Ancak, yalnızca “kendini bilmek” yetmez. Dünya sürekli değişmekte, değerler, üretim biçimleri ve düşünce kalıpları yenilenmektedir. Bu değişim karşısında milletlerin görevi, özlerinden vazgeçmeden bu dönüşümün bir parçası olabilmektir. Kanunlarımızda da vurgulandığı gibi, hedef; kendimize has özellikleri kaybetmeden, çağa uygun, yeni, ileri ve güzel bir kültür ile medeniyet inşa etmektir. Aksi takdirde, ya geçmişe saplanıp kalırız ya da kimliğimizi yitirip yabancı kültürlerin taklitçisi oluruz.

Milliyetçilik, kimi yanlış anlayışlarda görüldüğü gibi, bir narsisizm biçimi değildir. Kendine hayranlıkla ayna karşısında oyalanan bir ruh, ne kendini geliştirebilir ne de insanlığa katkıda bulunabilir. Gerçek milliyetçilik, kendi kültür köklerinden güç alarak yeni değerler üretebilmektir. Yani geçmişin bir övünç vesilesi olmasının ötesinde, geleceğin yaratıcı enerjisini besleyen bir kaynaktır. Bu anlayış, kapalı bir benlik değil, evrensel kültüre kendi sesiyle katılan bir özgüven tavrıdır.

Bugün bize düşen görev, tarihimizin ve kültürümüzün bir yük değil, bir imkân olduğunu kavramaktır. Dilimizdeki incelikleri, sanatımızdaki derinliği, düşüncemizdeki köklülüğü çağdaş dünyanın diliyle ifade edebildiğimiz ölçüde hem kendimizi hem insanlığı zenginleştirmiş oluruz. Çünkü kültür, durağan değil; tıpkı insan ruhu gibi, sürekli bir yenilenme hareketidir. Bu yenilenme, taklitten değil, öz bilincin yaratıcı yorumundan doğar.

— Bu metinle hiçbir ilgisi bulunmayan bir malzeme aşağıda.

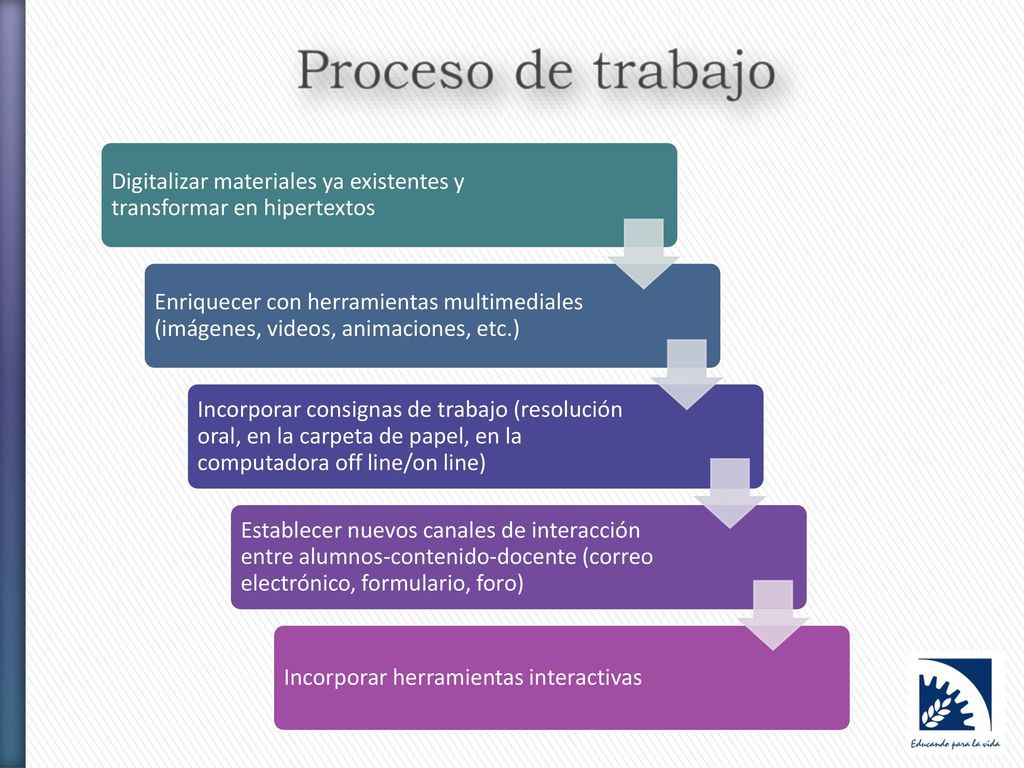 Proceso de trabajo

Digitalizar materiales ya existentes y transformar en hipertextos

Enriquecer con herramientas multimediales (imágenes, videos, animaciones, etc.)

Incorporar consignas de trabajo (resolución oral, en la carpeta de papel, en la computadora off line/on line)

Establecer nuevos canales de interacción entre alumnos-contenido-docente (correo electrónico, formulario, foro)

Incorporar herramientas interactivas

Educando para la vida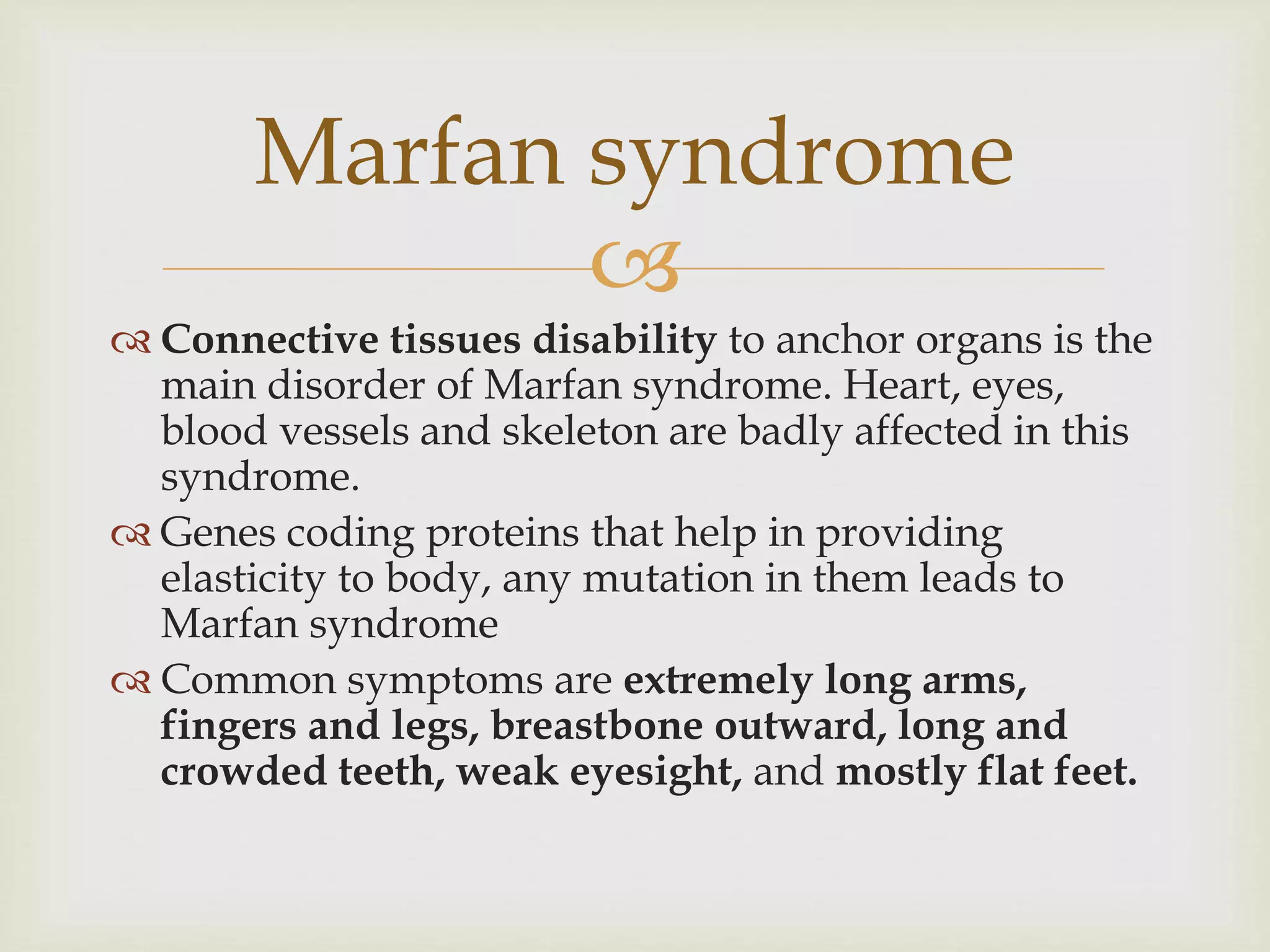 Marfan syndrome

Connective tissues disability to anchor organs is the main disorder of Marfan syndrome. Heart, eyes, blood vessels and skeleton are badly affected in this syndrome.

Genes coding proteins that help in providing elasticity to body, any mutation in them leads to Marfan syndrome

Common symptoms are extremely long arms, fingers and legs, breastbone outward, long and crowded teeth, weak eyesight, and mostly flat feet.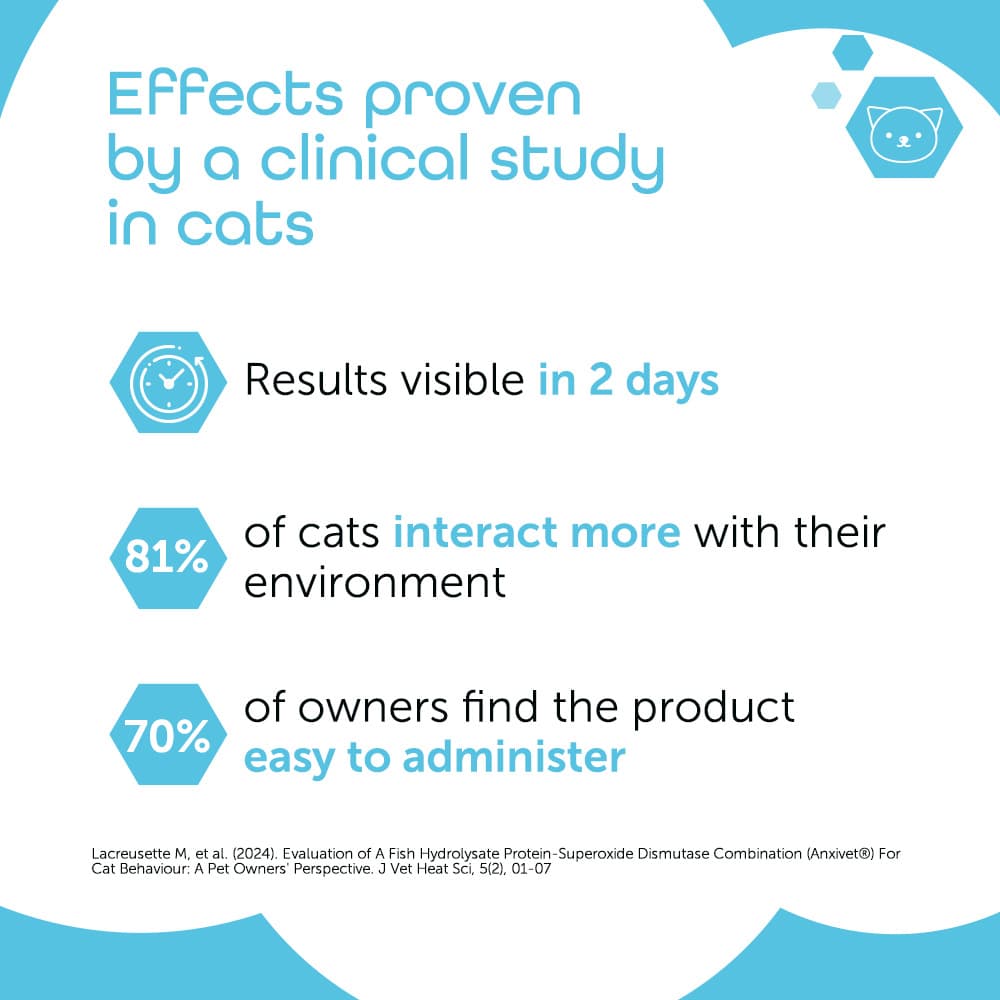 Effects proven by a clinical study in cats

Results visible in 2 days

81% of cats interact more with their environment

70% of owners find the product easy to administer

Lacreusette M, et al. (2024). Evaluation of A Fish Hydrolysate Protein-Superoxide Dismutase Combination (Anxivet®) For Cat Behaviour: A Pet Owners' Perspective. J Vet Heat Sci, 5(2), 01-07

Gerçek millî kültür, geçmişin mirasını bugünün ihtiyaçlarıyla yoğurarak geleceğe yön verebilen kültürdür. Kendi varlığını bilmeyen bir millet, başkalarının hikâyesinde figüran olmaya mahkûmdur; oysa kendini bilen millet, insanlık tarihinin yeni sayfasını yazacak kudrete sahiptir.